In clinical practice, intravenous push and intravenous drip are both common delivery routes for heparin. Intravenous push heparin is always used to rescue critical patients who require timely intervention to decrease coagulation, while intravenous drip heparin is used a long-term medication to prevent thrombosis or embolic disease. These 2 administration routes have different clinical significance; therefore, we separated the patient groups from the 2 databases into 3 data sets to verify whether they would have different model predictions. The results suggested that model prediction performance was comparable among the 3 data sets, which gave us insight into the stability and suggests the model is stable regardless of administration routes or data source.

Since the range of normal therapeutic activated partial thromboplastin time varies in different institutions, our shallow neural network model can be adapted to different heparin administration guidelines by adjusting the parameters. Furthermore, the model can also be applied to other drug dosage optimization problems after retraining. When treating a patient, a dose of heparin can be recommended that maximizes the normal therapeutic probability. The future application of the model prediction has the potential to enhance patient safety, minimize the risk of bleeding or a thromboembolic event, reduce medical costs, and improve the efficiency of clinicians.

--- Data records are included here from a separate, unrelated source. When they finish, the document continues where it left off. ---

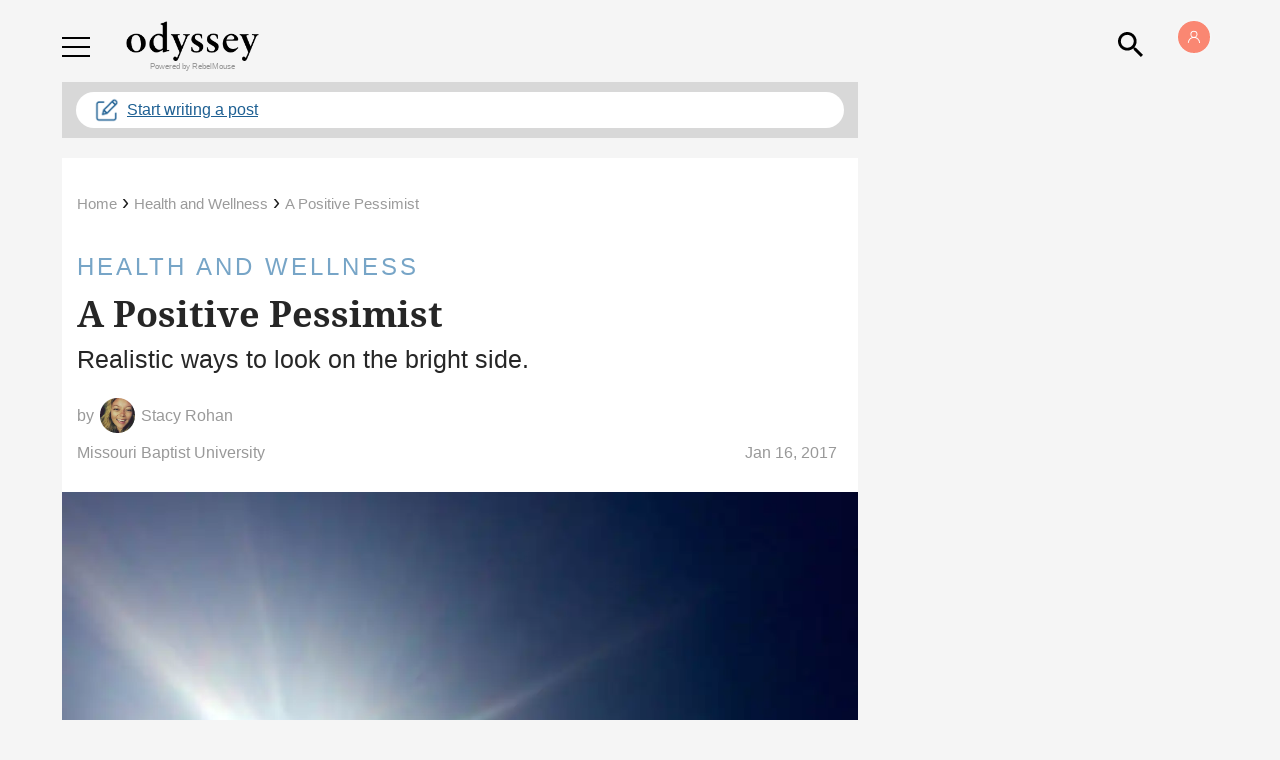

--- FILE ---
content_type: application/javascript; charset=utf-8
request_url: https://fundingchoicesmessages.google.com/f/AGSKWxWRDlbg40DROuD6at11t-wht27aFRAVF62iVhficbkxm9JvrXvo1y-bHoLpoNjFDKlUWrnEgsBV715YYZx3T8QGuXaEx7QmstRa8mDMcKW9tXTRtJl3mjBDWrODsB_eseaiL_XBPFfo9Tt8_5gT1sGrtuVmIevnYA-Q6N-U_ZzUFNqCMigZIdf48hrc/_.swf?click=-ads/oas//oas_home_/no_ads./ads_6.
body_size: -1285
content:
window['a04c3df1-9892-4c9b-b2a1-e4d6e37b3ecd'] = true;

One challenge of our study was to identify the features that affect heparin doses. First, balancing both discrete features and continuous features and their relative importance would have enhanced model training performance and feature utilization but was not performed in this study. Second, different features may have been correlated, since they all contribute to the comprehensive conditions of patients; therefore, determining the intrinsic relationships would have further improved model performance. Model optimization and verification using different intensive care unit databases will be performed in future research. Drug interactions with heparin and the accumulated effects are usually not taken into account since the half-time of heparin is too short to affect the 4 to 6–hour interval that was monitored. A more precise neural network structure was not used; the next step would be to explore the intrinsic relationships between features and further validate the model results using additional clinical data sets. Since this study was conducted in a nonclinical setting, it will be further refined as it is used in practice.

It is difficult to obtain personalized rather than broad normative data to determine drug dosage in intensive care units. Heparin dose is commonly determined based solely upon body weight, which is measured or estimated when patients arrive at the intensive care unit. Here, we distinguished 2 drug delivery routes to provide more detailed advice and choices for clinicians. The overall prediction accuracies for the 3 data sets were 88.00%, 86.00%, and 87.50%. Both delivery routes in the MIMIC-III retrospective data showed proportions of patients with activated partial thromboplastin times that were 3-fold higher than those with normal therapeutic activated partial thromboplastin times (25.3% for intravenous push patients and 27.0% for intravenous drip patients), and higher than those reported in previous studies [11,12] for the multivariate logistic regression (volume under the surface=0.48) and multinomial logistic regression (accuracy=60%). Statistical results were consistent with those from previous reports. Advanced age and gender (female) were reported to be associated with supratherapeutic activated partial thromboplastin time [9,10], as well as a high initial heparin dose, a high AST/ALT ratio, and emergency admission-type.

The study aimed to provide support to predict heparin treatment outcomes and recommend optimal heparin dosing to clinicians. Data-driven machine learning methods were used to predict the probabilities of subtherapeutic, normal therapeutic, and supratherapeutic activated partial thromboplastin time. After comparing different models, we recommend the adoption of a support system comprising a shallow neural network with parameter adjustability. The results of this study provide new insights into personalized medication optimization and demonstrate the feasibility of applying the model in different medical institutions.